» ASSIGNMENT: Would you please transcribe the entire listing exactly?

==== RECORDS SUPPLIED ====

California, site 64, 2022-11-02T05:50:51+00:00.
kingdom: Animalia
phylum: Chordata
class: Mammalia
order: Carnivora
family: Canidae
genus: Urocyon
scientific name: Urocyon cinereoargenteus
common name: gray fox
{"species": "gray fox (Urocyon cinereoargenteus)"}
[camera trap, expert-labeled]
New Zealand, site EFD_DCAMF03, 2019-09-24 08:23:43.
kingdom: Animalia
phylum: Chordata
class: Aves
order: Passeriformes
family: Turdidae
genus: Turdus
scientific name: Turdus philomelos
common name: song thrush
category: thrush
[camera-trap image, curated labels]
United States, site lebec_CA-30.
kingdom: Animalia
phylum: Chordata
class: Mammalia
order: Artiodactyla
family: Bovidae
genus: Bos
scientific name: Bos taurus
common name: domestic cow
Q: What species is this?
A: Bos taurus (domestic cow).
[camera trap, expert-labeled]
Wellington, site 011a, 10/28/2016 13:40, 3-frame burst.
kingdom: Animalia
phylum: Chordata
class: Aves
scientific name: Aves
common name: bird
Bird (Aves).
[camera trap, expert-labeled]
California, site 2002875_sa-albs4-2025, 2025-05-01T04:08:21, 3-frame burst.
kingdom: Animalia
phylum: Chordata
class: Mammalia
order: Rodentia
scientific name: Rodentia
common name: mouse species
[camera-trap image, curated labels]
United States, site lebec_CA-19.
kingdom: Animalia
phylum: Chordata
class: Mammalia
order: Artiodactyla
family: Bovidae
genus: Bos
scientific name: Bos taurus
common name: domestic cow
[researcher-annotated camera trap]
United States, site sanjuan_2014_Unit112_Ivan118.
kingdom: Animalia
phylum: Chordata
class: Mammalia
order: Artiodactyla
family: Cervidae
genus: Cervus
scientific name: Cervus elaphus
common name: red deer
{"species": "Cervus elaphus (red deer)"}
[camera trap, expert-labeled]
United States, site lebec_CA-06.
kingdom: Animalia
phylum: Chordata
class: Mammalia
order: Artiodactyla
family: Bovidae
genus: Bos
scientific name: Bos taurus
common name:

====

» YOUR SOLUTION:
California, site 64, 2022-11-02T05:50:51+00:00.
kingdom: Animalia
phylum: Chordata
class: Mammalia
order: Carnivora
family: Canidae
genus: Urocyon
scientific name: Urocyon cinereoargenteus
common name: gray fox
{"species": "gray fox (Urocyon cinereoargenteus)"}
[camera trap, expert-labeled]
New Zealand, site EFD_DCAMF03, 2019-09-24 08:23:43.
kingdom: Animalia
phylum: Chordata
class: Aves
order: Passeriformes
family: Turdidae
genus: Turdus
scientific name: Turdus philomelos
common name: song thrush
category: thrush
[camera-trap image, curated labels]
United States, site lebec_CA-30.
kingdom: Animalia
phylum: Chordata
class: Mammalia
order: Artiodactyla
family: Bovidae
genus: Bos
scientific name: Bos taurus
common name: domestic cow
Q: What species is this?
A: Bos taurus (domestic cow).
[camera trap, expert-labeled]
Wellington, site 011a, 10/28/2016 13:40, 3-frame burst.
kingdom: Animalia
phylum: Chordata
class: Aves
scientific name: Aves
common name: bird
Bird (Aves).
[camera trap, expert-labeled]
California, site 2002875_sa-albs4-2025, 2025-05-01T04:08:21, 3-frame burst.
kingdom: Animalia
phylum: Chordata
class: Mammalia
order: Rodentia
scientific name: Rodentia
common name: mouse species
[camera-trap image, curated labels]
United States, site lebec_CA-19.
kingdom: Animalia
phylum: Chordata
class: Mammalia
order: Artiodactyla
family: Bovidae
genus: Bos
scientific name: Bos taurus
common name: domestic cow
[researcher-annotated camera trap]
United States, site sanjuan_2014_Unit112_Ivan118.
kingdom: Animalia
phylum: Chordata
class: Mammalia
order: Artiodactyla
family: Cervidae
genus: Cervus
scientific name: Cervus elaphus
common name: red deer
{"species": "Cervus elaphus (red deer)"}
[camera trap, expert-labeled]
United States, site lebec_CA-06.
kingdom: Animalia
phylum: Chordata
class: Mammalia
order: Artiodactyla
family: Bovidae
genus: Bos
scientific name: Bos taurus
common name:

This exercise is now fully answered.